ПУНКТЫ С ДАННЫМИ:
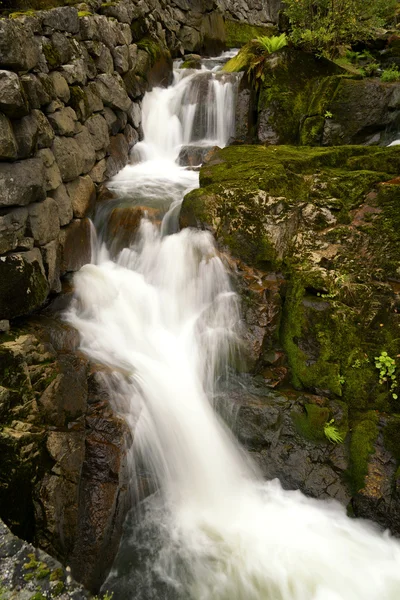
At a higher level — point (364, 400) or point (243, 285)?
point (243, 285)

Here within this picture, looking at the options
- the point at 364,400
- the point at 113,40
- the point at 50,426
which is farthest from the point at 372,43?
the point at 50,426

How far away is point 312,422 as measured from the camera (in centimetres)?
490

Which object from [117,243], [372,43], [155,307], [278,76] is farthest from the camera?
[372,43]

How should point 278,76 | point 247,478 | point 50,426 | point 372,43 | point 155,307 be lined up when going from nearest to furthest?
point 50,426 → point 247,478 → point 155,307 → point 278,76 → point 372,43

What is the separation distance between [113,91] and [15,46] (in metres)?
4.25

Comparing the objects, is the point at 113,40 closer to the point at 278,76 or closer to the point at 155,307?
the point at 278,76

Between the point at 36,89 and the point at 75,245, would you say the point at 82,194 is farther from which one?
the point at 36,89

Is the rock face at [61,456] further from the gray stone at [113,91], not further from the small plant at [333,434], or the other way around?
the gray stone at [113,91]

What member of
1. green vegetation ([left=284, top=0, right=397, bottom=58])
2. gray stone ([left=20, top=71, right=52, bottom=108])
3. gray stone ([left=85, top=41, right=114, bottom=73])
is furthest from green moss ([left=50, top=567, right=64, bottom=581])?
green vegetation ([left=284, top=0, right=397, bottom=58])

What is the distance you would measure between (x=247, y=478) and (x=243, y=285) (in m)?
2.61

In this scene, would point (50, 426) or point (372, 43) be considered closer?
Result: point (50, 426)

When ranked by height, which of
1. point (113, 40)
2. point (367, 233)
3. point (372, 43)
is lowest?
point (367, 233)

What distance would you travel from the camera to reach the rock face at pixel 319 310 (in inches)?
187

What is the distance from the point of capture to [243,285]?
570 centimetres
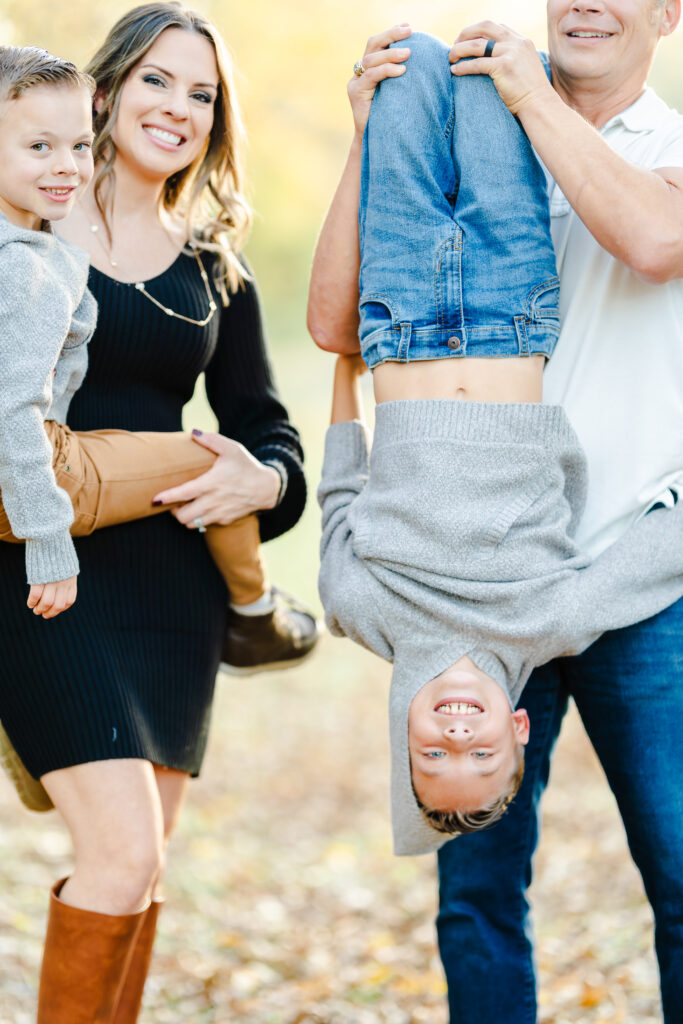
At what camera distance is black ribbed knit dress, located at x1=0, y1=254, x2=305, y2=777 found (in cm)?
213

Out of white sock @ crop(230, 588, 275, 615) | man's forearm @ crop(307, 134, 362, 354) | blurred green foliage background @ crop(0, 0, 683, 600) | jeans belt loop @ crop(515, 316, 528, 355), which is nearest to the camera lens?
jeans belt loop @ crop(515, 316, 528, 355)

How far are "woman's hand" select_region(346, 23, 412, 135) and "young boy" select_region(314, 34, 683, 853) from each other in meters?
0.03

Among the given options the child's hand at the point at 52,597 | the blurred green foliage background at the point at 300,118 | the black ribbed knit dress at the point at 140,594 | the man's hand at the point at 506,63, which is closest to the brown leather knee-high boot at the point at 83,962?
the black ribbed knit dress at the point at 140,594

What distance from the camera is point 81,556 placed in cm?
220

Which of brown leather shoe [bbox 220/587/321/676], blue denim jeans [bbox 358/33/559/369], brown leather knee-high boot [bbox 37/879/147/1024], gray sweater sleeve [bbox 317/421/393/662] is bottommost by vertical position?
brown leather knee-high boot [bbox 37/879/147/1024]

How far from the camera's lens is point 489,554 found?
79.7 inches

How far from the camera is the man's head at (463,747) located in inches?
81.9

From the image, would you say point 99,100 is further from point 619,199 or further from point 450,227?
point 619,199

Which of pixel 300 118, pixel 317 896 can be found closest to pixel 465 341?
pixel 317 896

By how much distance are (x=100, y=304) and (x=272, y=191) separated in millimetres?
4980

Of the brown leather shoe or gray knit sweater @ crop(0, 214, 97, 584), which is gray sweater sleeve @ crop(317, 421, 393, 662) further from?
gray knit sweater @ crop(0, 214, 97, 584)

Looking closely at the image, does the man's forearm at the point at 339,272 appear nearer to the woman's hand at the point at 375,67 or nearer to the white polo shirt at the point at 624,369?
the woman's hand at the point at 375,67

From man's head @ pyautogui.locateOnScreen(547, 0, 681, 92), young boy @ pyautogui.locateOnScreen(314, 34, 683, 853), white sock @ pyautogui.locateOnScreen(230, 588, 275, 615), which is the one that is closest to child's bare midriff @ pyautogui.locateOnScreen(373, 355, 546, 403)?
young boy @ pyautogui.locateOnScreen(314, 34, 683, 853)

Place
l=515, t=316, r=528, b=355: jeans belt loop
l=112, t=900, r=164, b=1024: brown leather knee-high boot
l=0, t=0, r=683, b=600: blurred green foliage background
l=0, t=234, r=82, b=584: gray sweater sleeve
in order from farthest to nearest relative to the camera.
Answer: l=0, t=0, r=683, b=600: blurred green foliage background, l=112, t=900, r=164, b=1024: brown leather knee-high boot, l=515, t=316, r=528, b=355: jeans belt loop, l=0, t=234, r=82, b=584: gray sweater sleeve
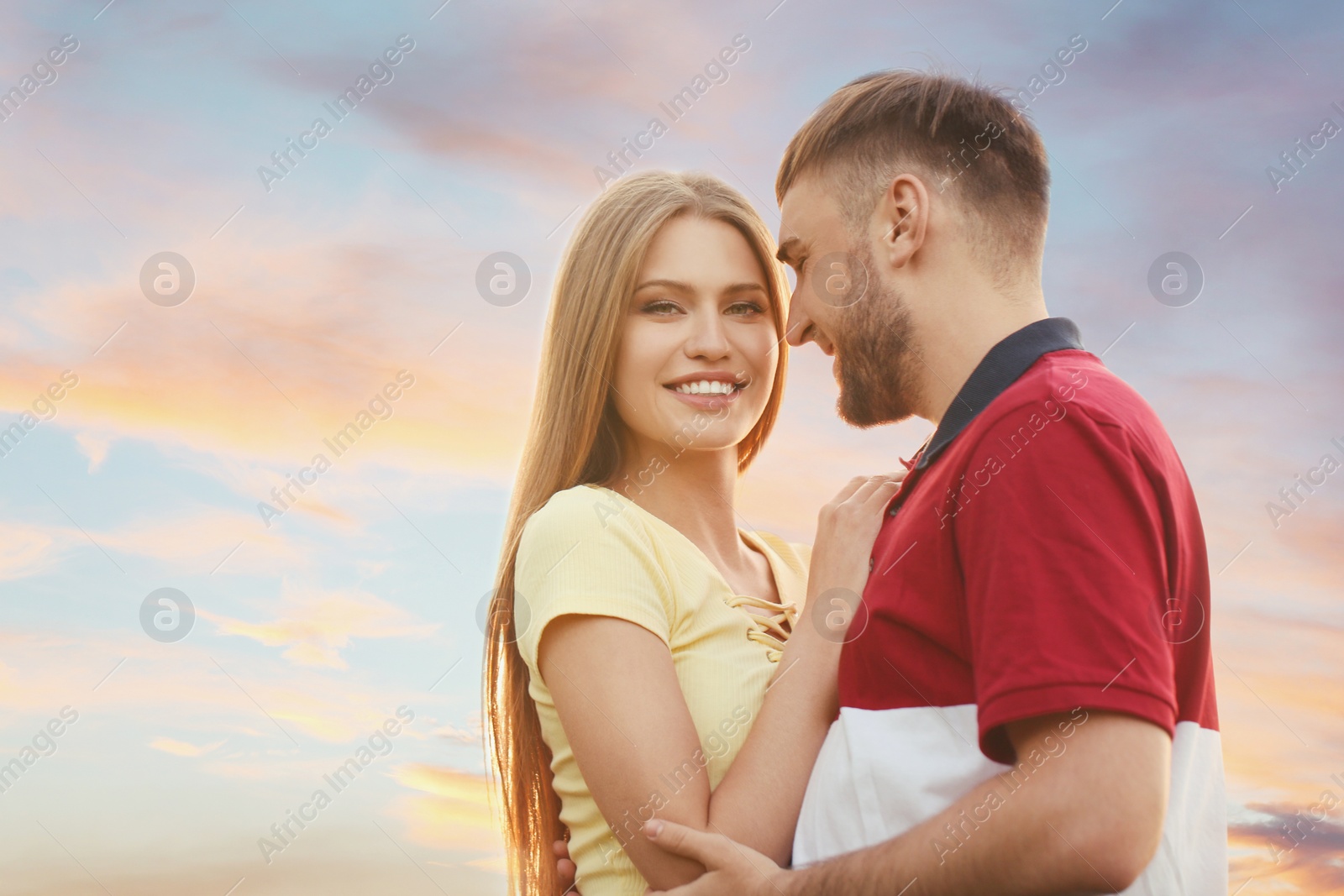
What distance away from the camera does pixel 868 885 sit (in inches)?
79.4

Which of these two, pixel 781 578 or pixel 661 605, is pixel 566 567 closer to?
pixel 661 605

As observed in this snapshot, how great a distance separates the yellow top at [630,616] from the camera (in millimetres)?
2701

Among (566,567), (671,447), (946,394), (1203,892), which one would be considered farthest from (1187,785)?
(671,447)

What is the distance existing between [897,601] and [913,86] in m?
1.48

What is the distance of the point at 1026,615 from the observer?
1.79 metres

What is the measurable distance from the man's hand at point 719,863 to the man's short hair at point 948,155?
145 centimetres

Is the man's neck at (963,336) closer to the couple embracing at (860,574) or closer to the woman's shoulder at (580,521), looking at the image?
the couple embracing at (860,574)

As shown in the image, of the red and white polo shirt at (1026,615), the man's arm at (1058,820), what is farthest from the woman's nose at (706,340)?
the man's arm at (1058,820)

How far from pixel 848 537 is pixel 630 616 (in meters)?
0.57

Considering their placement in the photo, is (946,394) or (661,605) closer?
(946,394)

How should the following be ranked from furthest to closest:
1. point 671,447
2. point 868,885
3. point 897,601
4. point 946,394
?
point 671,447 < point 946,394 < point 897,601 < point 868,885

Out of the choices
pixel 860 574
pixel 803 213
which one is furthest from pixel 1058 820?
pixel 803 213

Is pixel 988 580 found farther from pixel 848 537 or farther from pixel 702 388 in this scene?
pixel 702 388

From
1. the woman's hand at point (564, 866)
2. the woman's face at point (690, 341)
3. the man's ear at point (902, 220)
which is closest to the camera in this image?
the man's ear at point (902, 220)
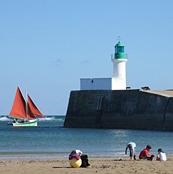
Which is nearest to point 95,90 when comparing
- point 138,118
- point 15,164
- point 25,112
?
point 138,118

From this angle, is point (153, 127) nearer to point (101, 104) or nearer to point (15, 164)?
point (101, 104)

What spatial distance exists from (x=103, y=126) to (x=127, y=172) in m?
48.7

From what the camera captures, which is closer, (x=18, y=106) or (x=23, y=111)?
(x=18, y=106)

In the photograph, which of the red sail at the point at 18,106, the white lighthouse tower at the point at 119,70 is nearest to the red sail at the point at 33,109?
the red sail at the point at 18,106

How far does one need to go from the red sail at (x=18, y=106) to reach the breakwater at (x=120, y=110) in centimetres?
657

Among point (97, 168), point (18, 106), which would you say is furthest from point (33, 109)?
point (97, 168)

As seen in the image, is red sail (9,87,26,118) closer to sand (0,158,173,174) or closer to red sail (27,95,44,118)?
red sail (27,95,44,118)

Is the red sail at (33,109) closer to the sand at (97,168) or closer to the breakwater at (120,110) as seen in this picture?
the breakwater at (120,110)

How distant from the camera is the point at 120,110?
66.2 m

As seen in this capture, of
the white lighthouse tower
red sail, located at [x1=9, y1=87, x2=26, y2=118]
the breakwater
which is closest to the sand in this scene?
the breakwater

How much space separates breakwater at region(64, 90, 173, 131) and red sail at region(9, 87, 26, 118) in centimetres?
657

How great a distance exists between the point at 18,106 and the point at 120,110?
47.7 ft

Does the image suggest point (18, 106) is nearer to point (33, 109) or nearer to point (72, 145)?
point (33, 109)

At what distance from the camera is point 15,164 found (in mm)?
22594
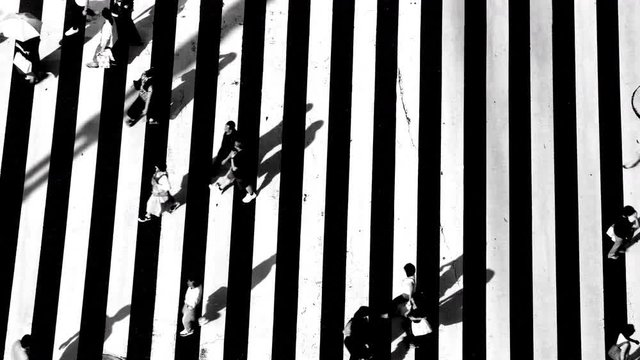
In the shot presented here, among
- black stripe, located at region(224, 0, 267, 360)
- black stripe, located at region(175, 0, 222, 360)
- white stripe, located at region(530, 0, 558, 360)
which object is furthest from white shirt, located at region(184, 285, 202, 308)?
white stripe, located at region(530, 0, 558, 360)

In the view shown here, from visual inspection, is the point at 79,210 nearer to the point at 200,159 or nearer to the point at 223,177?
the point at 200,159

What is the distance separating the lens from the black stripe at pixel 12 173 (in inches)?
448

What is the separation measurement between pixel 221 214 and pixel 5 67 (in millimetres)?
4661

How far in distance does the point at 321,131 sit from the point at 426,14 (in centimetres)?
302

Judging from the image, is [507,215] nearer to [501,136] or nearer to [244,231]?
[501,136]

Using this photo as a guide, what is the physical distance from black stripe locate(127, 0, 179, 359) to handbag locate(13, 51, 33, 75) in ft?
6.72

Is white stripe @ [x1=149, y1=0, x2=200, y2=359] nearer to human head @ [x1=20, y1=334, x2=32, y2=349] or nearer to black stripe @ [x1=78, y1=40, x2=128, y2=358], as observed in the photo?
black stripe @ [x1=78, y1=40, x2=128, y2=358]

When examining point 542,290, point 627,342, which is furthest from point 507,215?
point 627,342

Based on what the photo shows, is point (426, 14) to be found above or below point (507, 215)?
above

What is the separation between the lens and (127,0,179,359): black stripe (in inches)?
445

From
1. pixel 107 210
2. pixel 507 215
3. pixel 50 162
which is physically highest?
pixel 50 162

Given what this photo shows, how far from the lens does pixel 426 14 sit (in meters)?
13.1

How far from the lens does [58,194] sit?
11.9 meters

ЗАДАЧА ДЛЯ РЕШЕНИЯ: Приведите заново без изменений всё, начиная со строки, содержащей «What is the distance separating», и до самого конца пунктов включительно.

ПОЛНЫЙ ОТВЕТ:
What is the distance separating the lens from the black stripe at pixel 12 173 (in inches)?
448

What is the separation measurement between pixel 221 214 and pixel 5 67 (in millimetres)?
4661

How far in distance does the point at 321,131 sit from the point at 426,14 (in centimetres)?
302

Judging from the image, is [507,215] nearer to [501,136] or nearer to [244,231]?
[501,136]

Using this photo as a guide, what is the physical distance from black stripe locate(127, 0, 179, 359) to handbag locate(13, 51, 33, 75) in ft?
6.72

Is white stripe @ [x1=149, y1=0, x2=200, y2=359] nearer to human head @ [x1=20, y1=334, x2=32, y2=349] or nearer to black stripe @ [x1=78, y1=40, x2=128, y2=358], as observed in the photo?
black stripe @ [x1=78, y1=40, x2=128, y2=358]

When examining point 542,290, point 627,342, which is furthest from point 507,215?
point 627,342

Based on what the photo shows, is point (426, 14) to be found above or below point (507, 215)?
above

What is the separation between the lens and (127,0,179,359): black stripe (in inches)?
445

From
1. pixel 107 210
2. pixel 507 215
3. pixel 50 162
which is physically highest?
pixel 50 162

Given what this photo shows, how far from the lens does pixel 426 14 sit (in meters)?
13.1

How far from the lens does [58,194] sit?
11.9 meters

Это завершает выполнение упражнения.